From 2005-07 it was phased in that all new receivers sold must have ATSC built in.
BNamericas: A lobbyist from one of the other standards told BNamericas recently that the ATSC standard is outdated and not optimum for interactive television.
Graves: That is ridiculous. ATSC has a full suite of standards for data communications and interactive services. Indeed, our standards for interactive standards are very similar to the European standard, nearly identical.
The interactive services [for the ATSC standard] have been developed mainly in South Korea, which is a worldwide leader in interactive TV.
BNamericas: Another frequently mentioned criticism of ATSC is its aptness for mobile TV.

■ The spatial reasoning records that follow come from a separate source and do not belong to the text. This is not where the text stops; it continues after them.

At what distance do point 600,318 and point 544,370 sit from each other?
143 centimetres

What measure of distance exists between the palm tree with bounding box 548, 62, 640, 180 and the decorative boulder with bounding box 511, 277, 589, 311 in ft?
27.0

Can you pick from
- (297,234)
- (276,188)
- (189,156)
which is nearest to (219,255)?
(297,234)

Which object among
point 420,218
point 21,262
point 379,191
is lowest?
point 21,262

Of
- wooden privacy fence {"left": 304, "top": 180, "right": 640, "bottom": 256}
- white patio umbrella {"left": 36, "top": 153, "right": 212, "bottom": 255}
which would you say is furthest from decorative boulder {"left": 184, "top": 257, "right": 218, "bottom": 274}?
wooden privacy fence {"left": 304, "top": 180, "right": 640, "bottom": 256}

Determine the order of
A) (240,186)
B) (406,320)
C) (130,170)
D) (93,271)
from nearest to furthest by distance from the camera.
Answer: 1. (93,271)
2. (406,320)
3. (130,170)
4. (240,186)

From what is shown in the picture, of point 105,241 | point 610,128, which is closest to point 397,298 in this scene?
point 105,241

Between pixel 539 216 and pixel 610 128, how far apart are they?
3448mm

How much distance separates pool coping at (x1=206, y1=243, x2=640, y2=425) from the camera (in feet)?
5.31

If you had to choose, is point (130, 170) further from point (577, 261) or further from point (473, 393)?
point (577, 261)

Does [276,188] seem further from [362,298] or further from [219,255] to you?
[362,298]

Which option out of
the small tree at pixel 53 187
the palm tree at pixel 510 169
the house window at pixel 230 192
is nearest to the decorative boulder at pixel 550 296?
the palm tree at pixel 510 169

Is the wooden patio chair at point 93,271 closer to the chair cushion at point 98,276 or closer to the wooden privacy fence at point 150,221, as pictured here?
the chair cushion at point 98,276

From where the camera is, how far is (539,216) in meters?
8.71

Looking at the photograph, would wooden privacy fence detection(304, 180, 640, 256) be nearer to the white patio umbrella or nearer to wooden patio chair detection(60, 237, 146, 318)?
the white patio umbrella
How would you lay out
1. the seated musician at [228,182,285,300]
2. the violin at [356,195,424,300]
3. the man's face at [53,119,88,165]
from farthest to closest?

Graves: That is a detailed and complicated area. The bottom line is that what broadcasters really want is a standard where if they have a single channel, in the case of the Americas, a 6MHz channel, they want to be able to use some of that bit rate to send services to mobile devices.
The Japanese standard currently does that better than the European standard. The Japanese standard was copied after the European standard but they made a few improvements.
The European standard, while it's technically possible to do mobility, is very inefficient. There are very few examples of mobile and fixed reception in the same channel. The Europeans often say pick DVB-T, our terrestrial fixed standard because it does mobile. But when they actually do mobile, they do DVB-H in separate channels. And those implementations have not been very successful.
What broadcasters really want, the Japanese standard comes closer to doing, and has been very successful in doing. In Korea they use the ATSC standard for fixed reception and have a separate standard for mobile, which has been very successful.
What we've done with ATSC, we've been working for several years developing mobile and handheld capability in the same 6MHz channel. That service has been developed and successfully tested. There are market trials and further R&D being launched now. There's a group of broadcasters called the open mobile video coalition, which represents 800 stations in the US, or half of the total. They have announced plans that 70 commercial stations will be on the air by the end of this year with ATSC mobile digital TV. If that happens as promised we'll have more mobile stations on the air than all of Europe.
Robert Graves has served as chairman of the Advanced Television Systems Committee (ATSC) since its formation in 2002.
Graves has been heavily involved since 1991 in efforts to establish an international standard for digital television transmission, resulting in the adoption of the ATSC DTV Standard by the US Federal Communications Commission (FCC) in 1996.
A 22-year veteran of AT&T, Graves served as government affairs VP-technology and infrastructure for eight years prior to forming his own consulting firm in 1995.
About the company
The ATSC Forum is a group of approximately 200 international corporations, associations and research and educational institutions developing the ATSC standard.
The ATSC Forum works to educate governments, broadcasters, manufacturers and others around the world regarding the benefits of digital television and the ATSC family of DTV standards.
ATSC has been adopted in the US, Canada, Mexico, Honduras, El Salvador and South Korea.